Great news has come for those who have been waiting indefinitely from around the world for the immigrants (permanent residence), K-1 fiancé visa, or certain J exchange visitor visas because of the geographic COVID restrictions.  The State Department just announced new exemptions from the travel ban for them.   

Embassies and consulates in South Africa, Brazil, the Schengen Area, the United Kingdom, Ireland, China, and Iran will resume processing of the aforementioned visas after they were announced exempt from the Presidential Proclamation travel bans.  These regions were subject to many months of travel ban due to their high number of Covid cases.  

Embassies and consulates will prioritize immediate family members of U.S. citizens and Special Immigrant Visa applicants. Nonimmigrant foreign diplomats, travelers with urgent needs, and travelers assisting with the pandemic crisis have higher priority than students, exchange visitors (J visa) and temporary employment workers.
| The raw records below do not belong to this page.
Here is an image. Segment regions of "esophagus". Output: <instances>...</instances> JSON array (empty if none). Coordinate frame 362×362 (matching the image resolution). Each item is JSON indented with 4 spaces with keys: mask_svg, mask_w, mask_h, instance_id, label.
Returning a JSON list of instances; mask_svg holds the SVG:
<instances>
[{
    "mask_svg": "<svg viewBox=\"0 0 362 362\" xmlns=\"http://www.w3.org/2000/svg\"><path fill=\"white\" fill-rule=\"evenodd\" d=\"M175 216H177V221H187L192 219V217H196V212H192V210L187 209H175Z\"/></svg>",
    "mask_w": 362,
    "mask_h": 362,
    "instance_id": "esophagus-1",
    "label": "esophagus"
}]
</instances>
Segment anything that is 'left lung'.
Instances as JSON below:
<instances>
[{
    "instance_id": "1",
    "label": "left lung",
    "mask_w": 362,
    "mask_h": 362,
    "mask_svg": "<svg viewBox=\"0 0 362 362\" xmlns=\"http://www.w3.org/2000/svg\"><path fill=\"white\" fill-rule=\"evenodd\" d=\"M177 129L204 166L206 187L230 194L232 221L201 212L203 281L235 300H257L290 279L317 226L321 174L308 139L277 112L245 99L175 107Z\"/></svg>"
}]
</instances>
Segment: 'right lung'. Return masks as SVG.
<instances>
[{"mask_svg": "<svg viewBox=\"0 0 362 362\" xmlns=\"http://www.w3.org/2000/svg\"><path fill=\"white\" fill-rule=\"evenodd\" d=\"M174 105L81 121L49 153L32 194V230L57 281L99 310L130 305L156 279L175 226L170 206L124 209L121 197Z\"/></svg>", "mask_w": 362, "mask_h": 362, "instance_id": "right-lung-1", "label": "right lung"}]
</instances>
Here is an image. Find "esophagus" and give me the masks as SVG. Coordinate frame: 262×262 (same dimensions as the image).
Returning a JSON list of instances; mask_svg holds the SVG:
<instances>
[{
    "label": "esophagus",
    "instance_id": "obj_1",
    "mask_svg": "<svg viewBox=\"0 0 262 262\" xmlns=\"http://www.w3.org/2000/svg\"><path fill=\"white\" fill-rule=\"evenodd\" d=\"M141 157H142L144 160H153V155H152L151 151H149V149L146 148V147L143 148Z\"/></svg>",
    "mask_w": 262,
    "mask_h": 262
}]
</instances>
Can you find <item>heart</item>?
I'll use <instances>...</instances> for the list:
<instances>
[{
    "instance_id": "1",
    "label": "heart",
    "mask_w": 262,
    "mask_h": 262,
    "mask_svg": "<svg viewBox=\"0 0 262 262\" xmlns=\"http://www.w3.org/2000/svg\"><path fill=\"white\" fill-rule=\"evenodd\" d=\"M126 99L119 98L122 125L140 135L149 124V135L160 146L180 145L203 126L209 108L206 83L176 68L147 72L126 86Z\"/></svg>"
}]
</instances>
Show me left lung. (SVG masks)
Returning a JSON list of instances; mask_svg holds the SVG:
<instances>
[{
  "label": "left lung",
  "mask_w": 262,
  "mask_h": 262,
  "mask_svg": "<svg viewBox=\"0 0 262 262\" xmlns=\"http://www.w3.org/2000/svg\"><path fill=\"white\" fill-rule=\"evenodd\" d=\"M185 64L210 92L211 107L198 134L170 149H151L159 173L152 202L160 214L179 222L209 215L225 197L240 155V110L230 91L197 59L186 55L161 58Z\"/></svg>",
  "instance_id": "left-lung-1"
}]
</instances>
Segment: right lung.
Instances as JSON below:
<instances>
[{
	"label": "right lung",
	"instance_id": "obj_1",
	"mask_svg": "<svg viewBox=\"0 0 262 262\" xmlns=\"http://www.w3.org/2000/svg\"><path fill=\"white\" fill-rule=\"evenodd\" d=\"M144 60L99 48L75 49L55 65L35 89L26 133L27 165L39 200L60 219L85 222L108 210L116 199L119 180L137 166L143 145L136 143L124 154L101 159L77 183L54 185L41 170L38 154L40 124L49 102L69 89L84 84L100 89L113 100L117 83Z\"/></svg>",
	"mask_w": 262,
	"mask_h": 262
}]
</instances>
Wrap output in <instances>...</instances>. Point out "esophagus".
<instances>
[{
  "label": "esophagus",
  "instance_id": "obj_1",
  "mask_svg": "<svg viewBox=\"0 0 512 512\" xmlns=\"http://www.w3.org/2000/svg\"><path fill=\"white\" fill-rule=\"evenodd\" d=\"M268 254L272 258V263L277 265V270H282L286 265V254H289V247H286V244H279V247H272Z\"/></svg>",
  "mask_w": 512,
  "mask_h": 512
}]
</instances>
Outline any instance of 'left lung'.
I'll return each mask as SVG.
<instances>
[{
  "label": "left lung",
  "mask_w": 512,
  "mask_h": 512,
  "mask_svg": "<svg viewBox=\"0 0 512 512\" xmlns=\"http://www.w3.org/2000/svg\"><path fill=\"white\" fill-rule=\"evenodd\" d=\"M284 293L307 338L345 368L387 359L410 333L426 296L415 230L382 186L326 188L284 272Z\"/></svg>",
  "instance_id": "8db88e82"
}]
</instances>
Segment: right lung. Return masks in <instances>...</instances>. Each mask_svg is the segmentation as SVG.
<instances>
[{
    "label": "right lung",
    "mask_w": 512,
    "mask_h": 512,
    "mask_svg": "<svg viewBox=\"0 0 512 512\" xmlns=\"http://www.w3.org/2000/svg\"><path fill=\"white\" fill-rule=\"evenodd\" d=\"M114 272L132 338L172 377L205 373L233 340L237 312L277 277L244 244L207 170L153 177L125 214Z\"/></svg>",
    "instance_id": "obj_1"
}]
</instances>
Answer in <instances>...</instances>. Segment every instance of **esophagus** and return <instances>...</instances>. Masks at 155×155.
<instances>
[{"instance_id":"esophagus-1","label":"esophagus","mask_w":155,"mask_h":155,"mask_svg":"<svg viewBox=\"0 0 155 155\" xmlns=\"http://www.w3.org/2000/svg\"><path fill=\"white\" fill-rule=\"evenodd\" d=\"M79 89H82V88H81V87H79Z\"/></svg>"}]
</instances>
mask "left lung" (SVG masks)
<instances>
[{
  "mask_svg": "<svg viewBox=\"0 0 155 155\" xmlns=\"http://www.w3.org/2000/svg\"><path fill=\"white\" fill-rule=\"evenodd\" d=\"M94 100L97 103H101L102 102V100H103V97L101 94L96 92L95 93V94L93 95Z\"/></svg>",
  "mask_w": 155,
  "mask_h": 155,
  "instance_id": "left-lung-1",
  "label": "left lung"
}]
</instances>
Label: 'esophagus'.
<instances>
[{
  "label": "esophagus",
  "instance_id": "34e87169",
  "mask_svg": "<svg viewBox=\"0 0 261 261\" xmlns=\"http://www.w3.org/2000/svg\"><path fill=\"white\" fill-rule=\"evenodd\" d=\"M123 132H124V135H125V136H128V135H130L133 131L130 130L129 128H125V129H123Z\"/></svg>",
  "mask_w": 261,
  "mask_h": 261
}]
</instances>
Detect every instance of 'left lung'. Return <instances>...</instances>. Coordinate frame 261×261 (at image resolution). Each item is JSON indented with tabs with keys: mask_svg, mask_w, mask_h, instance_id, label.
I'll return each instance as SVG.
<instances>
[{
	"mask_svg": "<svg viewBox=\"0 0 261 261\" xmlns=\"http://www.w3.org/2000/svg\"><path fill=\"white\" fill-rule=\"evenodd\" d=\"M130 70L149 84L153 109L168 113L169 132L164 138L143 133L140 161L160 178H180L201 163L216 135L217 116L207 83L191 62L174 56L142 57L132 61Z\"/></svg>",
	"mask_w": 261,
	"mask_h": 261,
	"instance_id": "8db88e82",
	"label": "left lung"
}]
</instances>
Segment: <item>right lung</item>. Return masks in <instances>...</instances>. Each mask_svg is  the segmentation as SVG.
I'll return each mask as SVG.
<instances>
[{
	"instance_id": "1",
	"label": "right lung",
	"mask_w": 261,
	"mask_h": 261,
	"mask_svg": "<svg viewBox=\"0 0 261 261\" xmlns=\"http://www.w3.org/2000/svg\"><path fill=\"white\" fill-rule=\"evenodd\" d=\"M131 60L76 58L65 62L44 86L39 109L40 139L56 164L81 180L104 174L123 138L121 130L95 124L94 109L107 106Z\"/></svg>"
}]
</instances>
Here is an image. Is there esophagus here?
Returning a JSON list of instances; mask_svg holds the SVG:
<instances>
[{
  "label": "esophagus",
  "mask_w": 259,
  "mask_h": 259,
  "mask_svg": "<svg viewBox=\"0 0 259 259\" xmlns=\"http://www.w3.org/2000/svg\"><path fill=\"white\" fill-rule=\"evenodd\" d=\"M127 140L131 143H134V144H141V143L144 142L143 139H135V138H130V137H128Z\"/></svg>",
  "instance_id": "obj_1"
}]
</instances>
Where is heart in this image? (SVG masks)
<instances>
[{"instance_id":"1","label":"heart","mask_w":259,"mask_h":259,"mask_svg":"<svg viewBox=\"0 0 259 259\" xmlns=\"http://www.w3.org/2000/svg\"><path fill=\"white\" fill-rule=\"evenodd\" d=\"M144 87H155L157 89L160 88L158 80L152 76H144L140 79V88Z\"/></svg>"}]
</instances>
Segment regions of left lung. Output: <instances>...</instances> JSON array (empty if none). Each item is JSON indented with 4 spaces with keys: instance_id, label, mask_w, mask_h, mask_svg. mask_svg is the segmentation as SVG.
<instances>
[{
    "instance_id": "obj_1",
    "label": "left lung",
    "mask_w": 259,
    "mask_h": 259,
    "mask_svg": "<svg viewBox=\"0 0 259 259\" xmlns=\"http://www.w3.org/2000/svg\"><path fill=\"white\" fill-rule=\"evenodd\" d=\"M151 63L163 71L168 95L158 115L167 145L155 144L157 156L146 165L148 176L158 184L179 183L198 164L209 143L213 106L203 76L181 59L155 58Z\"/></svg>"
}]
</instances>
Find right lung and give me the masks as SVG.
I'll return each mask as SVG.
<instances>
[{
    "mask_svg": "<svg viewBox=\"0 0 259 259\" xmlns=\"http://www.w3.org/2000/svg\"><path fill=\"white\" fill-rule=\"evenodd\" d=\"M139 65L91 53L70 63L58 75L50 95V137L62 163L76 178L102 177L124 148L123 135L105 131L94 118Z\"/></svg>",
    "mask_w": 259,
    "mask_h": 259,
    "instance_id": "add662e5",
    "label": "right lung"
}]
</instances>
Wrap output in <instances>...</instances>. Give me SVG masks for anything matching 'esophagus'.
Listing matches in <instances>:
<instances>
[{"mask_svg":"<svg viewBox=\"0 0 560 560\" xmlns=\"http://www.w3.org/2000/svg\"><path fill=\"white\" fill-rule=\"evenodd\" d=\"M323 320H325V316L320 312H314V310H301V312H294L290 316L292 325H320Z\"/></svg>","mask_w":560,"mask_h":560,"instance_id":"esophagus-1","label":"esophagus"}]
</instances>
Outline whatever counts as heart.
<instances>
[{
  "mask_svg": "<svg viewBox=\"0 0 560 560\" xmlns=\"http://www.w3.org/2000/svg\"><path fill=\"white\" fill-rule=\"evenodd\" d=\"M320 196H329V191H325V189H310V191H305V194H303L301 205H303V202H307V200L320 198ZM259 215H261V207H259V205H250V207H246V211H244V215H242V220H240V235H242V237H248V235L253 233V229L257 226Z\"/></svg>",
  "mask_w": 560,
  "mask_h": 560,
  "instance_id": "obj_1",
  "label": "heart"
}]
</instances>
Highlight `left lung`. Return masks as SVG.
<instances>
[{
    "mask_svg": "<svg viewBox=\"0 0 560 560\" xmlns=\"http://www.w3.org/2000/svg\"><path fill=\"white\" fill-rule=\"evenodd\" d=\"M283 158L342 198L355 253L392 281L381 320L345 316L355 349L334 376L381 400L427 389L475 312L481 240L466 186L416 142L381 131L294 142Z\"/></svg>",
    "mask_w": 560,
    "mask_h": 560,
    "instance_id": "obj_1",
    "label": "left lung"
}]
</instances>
The J visa categories included are travel by an au pair with special skills to care for a minor USC, LPR, or lawful nonimmigrant, an au pair whose care prevents a USC, LPR, or lawful nonimmigrant from becoming a public health charge, or an au pair that cares for a minor with parents providing care to COVID patients. Participants in J visitor exchange programs with a valid agreement between a foreign government and any U.S. federal, state, or local government entity that is designed to promote U.S. national interests, and the agreement was in effect before June 24, 2020, also qualify for travel exemption. 

Others include trainees and specialized teachers with program numbers starting with G-3 and G-5 on their DS-2019. Travel for exchange programs that support certain foreign policy objectives is also allowed. 

Aircraft pilots and workers applying for B-1/B-2, B-1, M-1 visas, or through the Visa Waiver Program are also given exemptions to travel. M-2 dependents also can travel if the principal M-1 visa holder's training program is over 4 weeks long. 

Our office has received notices of visa appointments soon after this policy change, but it is important to note that this new policy may not be enforced in the same pace in different locations. Applicants are considered for exemption when interviewed at their respective consulate.   Each consulate or embassy will have more specific information on how it will carry out this policy, based on their resources and local conditions. Applicants should check with their local consulate for more instructions.